Stored items
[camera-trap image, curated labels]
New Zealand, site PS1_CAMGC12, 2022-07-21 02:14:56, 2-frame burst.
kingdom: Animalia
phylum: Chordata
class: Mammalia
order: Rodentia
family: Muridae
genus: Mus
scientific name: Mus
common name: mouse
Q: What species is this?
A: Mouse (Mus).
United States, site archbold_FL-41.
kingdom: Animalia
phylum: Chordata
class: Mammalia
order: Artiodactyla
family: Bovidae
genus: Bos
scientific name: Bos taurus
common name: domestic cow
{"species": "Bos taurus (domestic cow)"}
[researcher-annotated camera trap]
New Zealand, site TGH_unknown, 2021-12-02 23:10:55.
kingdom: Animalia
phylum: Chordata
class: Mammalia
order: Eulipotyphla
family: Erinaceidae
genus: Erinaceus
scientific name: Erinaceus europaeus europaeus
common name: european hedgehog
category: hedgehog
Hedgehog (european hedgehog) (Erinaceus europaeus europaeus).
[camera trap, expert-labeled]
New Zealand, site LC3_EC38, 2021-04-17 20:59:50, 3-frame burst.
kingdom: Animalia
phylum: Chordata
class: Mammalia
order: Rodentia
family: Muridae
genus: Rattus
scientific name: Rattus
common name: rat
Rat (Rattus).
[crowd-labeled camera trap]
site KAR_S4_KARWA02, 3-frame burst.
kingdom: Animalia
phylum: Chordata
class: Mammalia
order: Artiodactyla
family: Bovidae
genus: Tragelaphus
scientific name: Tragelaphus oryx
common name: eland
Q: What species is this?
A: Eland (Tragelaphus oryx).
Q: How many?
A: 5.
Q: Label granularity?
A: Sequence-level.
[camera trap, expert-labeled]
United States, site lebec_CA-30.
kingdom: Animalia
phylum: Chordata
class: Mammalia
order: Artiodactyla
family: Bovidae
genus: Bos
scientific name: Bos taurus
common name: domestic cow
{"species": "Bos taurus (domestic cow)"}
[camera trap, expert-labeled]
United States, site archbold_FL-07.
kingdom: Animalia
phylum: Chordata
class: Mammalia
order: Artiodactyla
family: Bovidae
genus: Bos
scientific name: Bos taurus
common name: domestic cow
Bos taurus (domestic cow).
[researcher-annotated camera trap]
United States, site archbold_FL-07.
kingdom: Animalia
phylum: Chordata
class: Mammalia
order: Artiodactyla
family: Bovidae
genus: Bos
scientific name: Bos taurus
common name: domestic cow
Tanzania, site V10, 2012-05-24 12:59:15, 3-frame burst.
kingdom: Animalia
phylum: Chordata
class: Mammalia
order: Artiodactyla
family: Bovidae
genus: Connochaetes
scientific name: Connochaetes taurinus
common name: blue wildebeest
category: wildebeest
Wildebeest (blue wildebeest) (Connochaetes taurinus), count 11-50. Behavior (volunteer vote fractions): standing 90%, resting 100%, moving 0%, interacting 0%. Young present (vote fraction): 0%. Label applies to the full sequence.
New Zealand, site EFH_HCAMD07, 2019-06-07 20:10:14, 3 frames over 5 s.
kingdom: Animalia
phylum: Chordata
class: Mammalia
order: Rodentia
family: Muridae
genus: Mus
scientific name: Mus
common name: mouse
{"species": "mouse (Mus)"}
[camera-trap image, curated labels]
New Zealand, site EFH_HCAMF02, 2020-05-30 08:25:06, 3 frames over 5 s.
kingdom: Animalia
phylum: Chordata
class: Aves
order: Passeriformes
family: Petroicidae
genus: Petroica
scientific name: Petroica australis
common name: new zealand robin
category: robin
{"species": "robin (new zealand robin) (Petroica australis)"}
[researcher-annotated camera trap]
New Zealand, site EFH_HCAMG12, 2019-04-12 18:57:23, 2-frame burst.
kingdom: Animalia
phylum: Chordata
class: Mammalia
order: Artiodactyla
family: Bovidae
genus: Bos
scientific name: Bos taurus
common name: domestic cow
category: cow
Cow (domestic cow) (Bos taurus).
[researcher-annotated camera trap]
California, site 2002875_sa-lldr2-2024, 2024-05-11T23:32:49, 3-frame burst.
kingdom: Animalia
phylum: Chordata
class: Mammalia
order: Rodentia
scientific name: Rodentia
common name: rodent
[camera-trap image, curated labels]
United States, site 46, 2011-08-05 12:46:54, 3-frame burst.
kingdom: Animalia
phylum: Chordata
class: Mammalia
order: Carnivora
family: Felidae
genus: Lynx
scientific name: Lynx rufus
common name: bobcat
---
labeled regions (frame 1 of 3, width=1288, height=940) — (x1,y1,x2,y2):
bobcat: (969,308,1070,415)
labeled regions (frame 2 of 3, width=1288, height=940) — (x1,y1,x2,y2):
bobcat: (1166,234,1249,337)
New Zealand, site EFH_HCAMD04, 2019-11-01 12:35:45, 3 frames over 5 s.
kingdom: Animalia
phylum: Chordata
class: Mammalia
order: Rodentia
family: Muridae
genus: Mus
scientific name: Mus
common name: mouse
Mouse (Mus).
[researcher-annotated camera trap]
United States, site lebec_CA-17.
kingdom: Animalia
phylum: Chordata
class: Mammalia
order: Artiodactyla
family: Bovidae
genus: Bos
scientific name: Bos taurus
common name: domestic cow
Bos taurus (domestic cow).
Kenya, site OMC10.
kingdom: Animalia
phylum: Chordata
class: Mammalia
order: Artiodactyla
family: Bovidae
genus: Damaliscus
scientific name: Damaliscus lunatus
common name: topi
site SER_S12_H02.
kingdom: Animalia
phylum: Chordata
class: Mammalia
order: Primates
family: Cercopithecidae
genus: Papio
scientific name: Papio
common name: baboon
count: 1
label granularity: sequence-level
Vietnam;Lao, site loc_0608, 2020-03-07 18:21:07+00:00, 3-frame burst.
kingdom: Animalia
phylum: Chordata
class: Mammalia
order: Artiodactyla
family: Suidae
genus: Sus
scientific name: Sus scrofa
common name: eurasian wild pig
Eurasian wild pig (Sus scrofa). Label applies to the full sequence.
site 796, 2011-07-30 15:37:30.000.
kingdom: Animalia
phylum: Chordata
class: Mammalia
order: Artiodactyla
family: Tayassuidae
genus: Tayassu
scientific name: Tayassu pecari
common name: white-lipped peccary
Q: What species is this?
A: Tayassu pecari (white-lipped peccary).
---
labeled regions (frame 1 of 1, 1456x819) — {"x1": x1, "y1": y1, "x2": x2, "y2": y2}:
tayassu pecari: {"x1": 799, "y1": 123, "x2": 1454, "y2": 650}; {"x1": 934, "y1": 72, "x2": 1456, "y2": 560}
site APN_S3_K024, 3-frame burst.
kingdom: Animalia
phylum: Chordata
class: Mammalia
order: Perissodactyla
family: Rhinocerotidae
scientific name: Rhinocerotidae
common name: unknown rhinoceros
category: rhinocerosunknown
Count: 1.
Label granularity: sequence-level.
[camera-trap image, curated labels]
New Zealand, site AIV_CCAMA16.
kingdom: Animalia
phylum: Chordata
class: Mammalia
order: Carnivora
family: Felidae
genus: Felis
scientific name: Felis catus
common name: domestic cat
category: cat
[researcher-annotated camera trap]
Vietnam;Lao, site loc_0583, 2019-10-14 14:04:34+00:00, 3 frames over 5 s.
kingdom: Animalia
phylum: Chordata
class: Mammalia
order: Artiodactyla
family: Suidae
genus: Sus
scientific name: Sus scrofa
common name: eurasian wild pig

» ACTIVITY:
All of the entries must be printed again exactly as given.

» SOLUTION:
[camera-trap image, curated labels]
New Zealand, site PS1_CAMGC12, 2022-07-21 02:14:56, 2-frame burst.
kingdom: Animalia
phylum: Chordata
class: Mammalia
order: Rodentia
family: Muridae
genus: Mus
scientific name: Mus
common name: mouse
Q: What species is this?
A: Mouse (Mus).
United States, site archbold_FL-41.
kingdom: Animalia
phylum: Chordata
class: Mammalia
order: Artiodactyla
family: Bovidae
genus: Bos
scientific name: Bos taurus
common name: domestic cow
{"species": "Bos taurus (domestic cow)"}
[researcher-annotated camera trap]
New Zealand, site TGH_unknown, 2021-12-02 23:10:55.
kingdom: Animalia
phylum: Chordata
class: Mammalia
order: Eulipotyphla
family: Erinaceidae
genus: Erinaceus
scientific name: Erinaceus europaeus europaeus
common name: european hedgehog
category: hedgehog
Hedgehog (european hedgehog) (Erinaceus europaeus europaeus).
[camera trap, expert-labeled]
New Zealand, site LC3_EC38, 2021-04-17 20:59:50, 3-frame burst.
kingdom: Animalia
phylum: Chordata
class: Mammalia
order: Rodentia
family: Muridae
genus: Rattus
scientific name: Rattus
common name: rat
Rat (Rattus).
[crowd-labeled camera trap]
site KAR_S4_KARWA02, 3-frame burst.
kingdom: Animalia
phylum: Chordata
class: Mammalia
order: Artiodactyla
family: Bovidae
genus: Tragelaphus
scientific name: Tragelaphus oryx
common name: eland
Q: What species is this?
A: Eland (Tragelaphus oryx).
Q: How many?
A: 5.
Q: Label granularity?
A: Sequence-level.
[camera trap, expert-labeled]
United States, site lebec_CA-30.
kingdom: Animalia
phylum: Chordata
class: Mammalia
order: Artiodactyla
family: Bovidae
genus: Bos
scientific name: Bos taurus
common name: domestic cow
{"species": "Bos taurus (domestic cow)"}
[camera trap, expert-labeled]
United States, site archbold_FL-07.
kingdom: Animalia
phylum: Chordata
class: Mammalia
order: Artiodactyla
family: Bovidae
genus: Bos
scientific name: Bos taurus
common name: domestic cow
Bos taurus (domestic cow).
[researcher-annotated camera trap]
United States, site archbold_FL-07.
kingdom: Animalia
phylum: Chordata
class: Mammalia
order: Artiodactyla
family: Bovidae
genus: Bos
scientific name: Bos taurus
common name: domestic cow
Tanzania, site V10, 2012-05-24 12:59:15, 3-frame burst.
kingdom: Animalia
phylum: Chordata
class: Mammalia
order: Artiodactyla
family: Bovidae
genus: Connochaetes
scientific name: Connochaetes taurinus
common name: blue wildebeest
category: wildebeest
Wildebeest (blue wildebeest) (Connochaetes taurinus), count 11-50. Behavior (volunteer vote fractions): standing 90%, resting 100%, moving 0%, interacting 0%. Young present (vote fraction): 0%. Label applies to the full sequence.
New Zealand, site EFH_HCAMD07, 2019-06-07 20:10:14, 3 frames over 5 s.
kingdom: Animalia
phylum: Chordata
class: Mammalia
order: Rodentia
family: Muridae
genus: Mus
scientific name: Mus
common name: mouse
{"species": "mouse (Mus)"}
[camera-trap image, curated labels]
New Zealand, site EFH_HCAMF02, 2020-05-30 08:25:06, 3 frames over 5 s.
kingdom: Animalia
phylum: Chordata
class: Aves
order: Passeriformes
family: Petroicidae
genus: Petroica
scientific name: Petroica australis
common name: new zealand robin
category: robin
{"species": "robin (new zealand robin) (Petroica australis)"}
[researcher-annotated camera trap]
New Zealand, site EFH_HCAMG12, 2019-04-12 18:57:23, 2-frame burst.
kingdom: Animalia
phylum: Chordata
class: Mammalia
order: Artiodactyla
family: Bovidae
genus: Bos
scientific name: Bos taurus
common name: domestic cow
category: cow
Cow (domestic cow) (Bos taurus).
[researcher-annotated camera trap]
California, site 2002875_sa-lldr2-2024, 2024-05-11T23:32:49, 3-frame burst.
kingdom: Animalia
phylum: Chordata
class: Mammalia
order: Rodentia
scientific name: Rodentia
common name: rodent
[camera-trap image, curated labels]
United States, site 46, 2011-08-05 12:46:54, 3-frame burst.
kingdom: Animalia
phylum: Chordata
class: Mammalia
order: Carnivora
family: Felidae
genus: Lynx
scientific name: Lynx rufus
common name: bobcat
---
labeled regions (frame 1 of 3, width=1288, height=940) — (x1,y1,x2,y2):
bobcat: (969,308,1070,415)
labeled regions (frame 2 of 3, width=1288, height=940) — (x1,y1,x2,y2):
bobcat: (1166,234,1249,337)
New Zealand, site EFH_HCAMD04, 2019-11-01 12:35:45, 3 frames over 5 s.
kingdom: Animalia
phylum: Chordata
class: Mammalia
order: Rodentia
family: Muridae
genus: Mus
scientific name: Mus
common name: mouse
Mouse (Mus).
[researcher-annotated camera trap]
United States, site lebec_CA-17.
kingdom: Animalia
phylum: Chordata
class: Mammalia
order: Artiodactyla
family: Bovidae
genus: Bos
scientific name: Bos taurus
common name: domestic cow
Bos taurus (domestic cow).
Kenya, site OMC10.
kingdom: Animalia
phylum: Chordata
class: Mammalia
order: Artiodactyla
family: Bovidae
genus: Damaliscus
scientific name: Damaliscus lunatus
common name: topi
site SER_S12_H02.
kingdom: Animalia
phylum: Chordata
class: Mammalia
order: Primates
family: Cercopithecidae
genus: Papio
scientific name: Papio
common name: baboon
count: 1
label granularity: sequence-level
Vietnam;Lao, site loc_0608, 2020-03-07 18:21:07+00:00, 3-frame burst.
kingdom: Animalia
phylum: Chordata
class: Mammalia
order: Artiodactyla
family: Suidae
genus: Sus
scientific name: Sus scrofa
common name: eurasian wild pig
Eurasian wild pig (Sus scrofa). Label applies to the full sequence.
site 796, 2011-07-30 15:37:30.000.
kingdom: Animalia
phylum: Chordata
class: Mammalia
order: Artiodactyla
family: Tayassuidae
genus: Tayassu
scientific name: Tayassu pecari
common name: white-lipped peccary
Q: What species is this?
A: Tayassu pecari (white-lipped peccary).
---
labeled regions (frame 1 of 1, 1456x819) — {"x1": x1, "y1": y1, "x2": x2, "y2": y2}:
tayassu pecari: {"x1": 799, "y1": 123, "x2": 1454, "y2": 650}; {"x1": 934, "y1": 72, "x2": 1456, "y2": 560}
site APN_S3_K024, 3-frame burst.
kingdom: Animalia
phylum: Chordata
class: Mammalia
order: Perissodactyla
family: Rhinocerotidae
scientific name: Rhinocerotidae
common name: unknown rhinoceros
category: rhinocerosunknown
Count: 1.
Label granularity: sequence-level.
[camera-trap image, curated labels]
New Zealand, site AIV_CCAMA16.
kingdom: Animalia
phylum: Chordata
class: Mammalia
order: Carnivora
family: Felidae
genus: Felis
scientific name: Felis catus
common name: domestic cat
category: cat
[researcher-annotated camera trap]
Vietnam;Lao, site loc_0583, 2019-10-14 14:04:34+00:00, 3 frames over 5 s.
kingdom: Animalia
phylum: Chordata
class: Mammalia
order: Artiodactyla
family: Suidae
genus: Sus
scientific name: Sus scrofa
common name: eurasian wild pig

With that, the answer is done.